The Globe and Mail's Peter Cheney describes the collapse of Detroit as the symbolic heart of the global automotive industry, or even the North American one.
[D]oes Detroit still matter?
There was a time when no one could imagine that this question would ever be asked. In the 1960s, Detroit bestrode the car world like a colossus. This was the town that invented mass production, then fine-tuned the marketing systems that endlessly stoked the fires of consumer demand – Detroit turned the car into a status symbol, up-sold buyers with ever-expanding option lists and instituted the annual model change.
Today, Detroit is producing the best cars it has ever made. And yet, the city is a fallen empire and the gravitational centre of the auto industry it spawned has moved elsewhere. Gone are the days of Henry Ford’s famous, vertically integrated River Rouge complex, where ships and trains unloaded millions of tons of steel ore and timber at one end, and finished cars rolled out the other. Today’s manufacturing is defined by a decentralized supply system in which components flow in from around the world for final assembly in plants dominated by robots.

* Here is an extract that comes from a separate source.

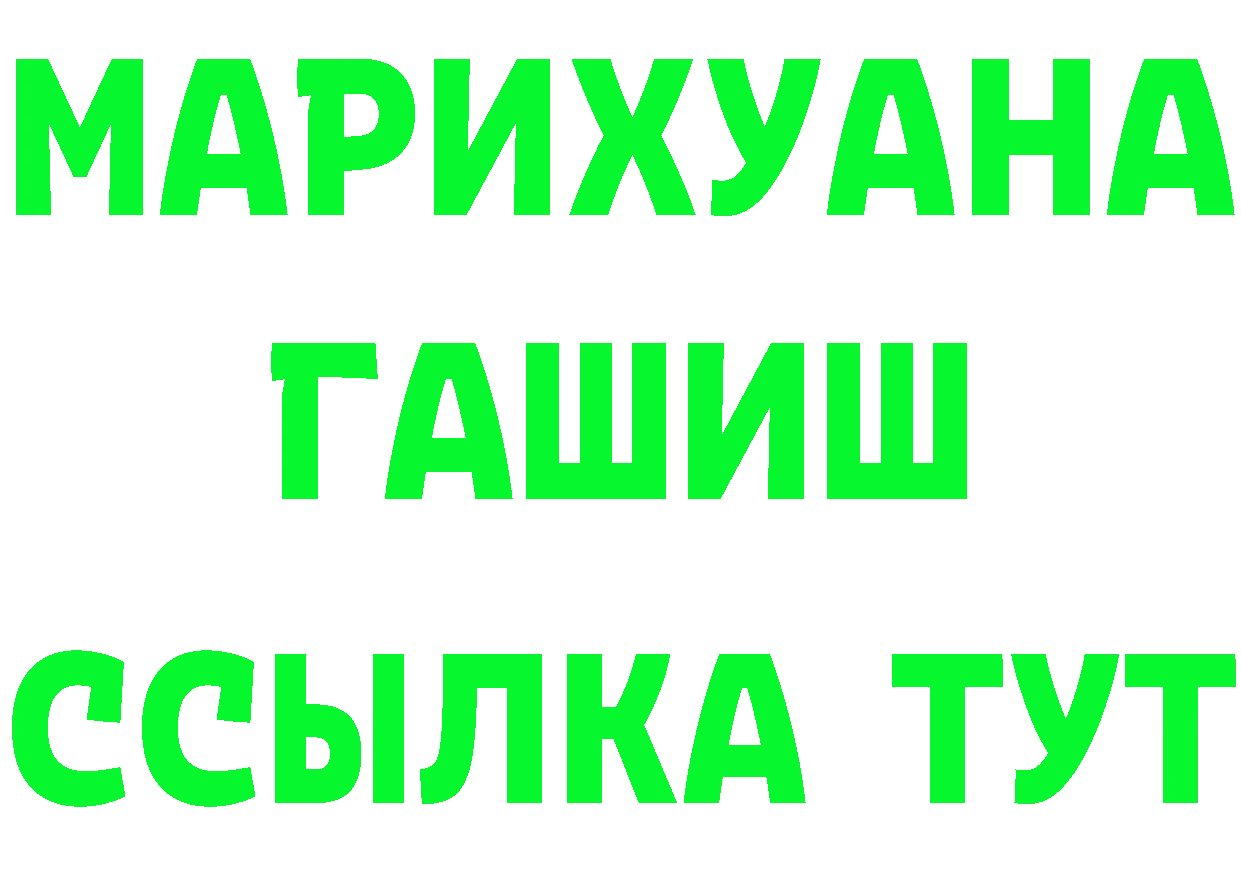 МАРИХУАНА
ГАШИШ
ССЫЛКА ТУТ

And when those new assembly plants are built, it’s not in Detroit – it’s in Mexico, China or right-to-work states in the Southern United States. Even more damaging to Detroit than the shift in physical operations is the relocation of the auto industry’s intellectual axis. When the next great shifts in automotive transportation are discussed, the conversation no longer centres on Detroit – instead, the cutting-edge is in Silicon Valley, Calif., where Google and Apple are focusing on a world where cars drive themselves and sales are no longer driven by social status and consumer aspiration.
For decades, Detroit shrugged off small, non-traditional competitors as irrelevant, and assumed its own massive scale and deep well of manufacturing and engineering talent would keep it on top of the automotive hill.
But now it finds itself in a world where technological disruption and social shift have altered the rules. The Big Three are regarded as legacy firms. When the talk turns to automotive cool and industrial innovation, the company on everyone’s lips is Tesla Motors, an upstart California firm that has played David to Detroit’s Goliath, designing and building the world’s finest electric car while its chief executive simultaneously crafts cutting-edge space ships.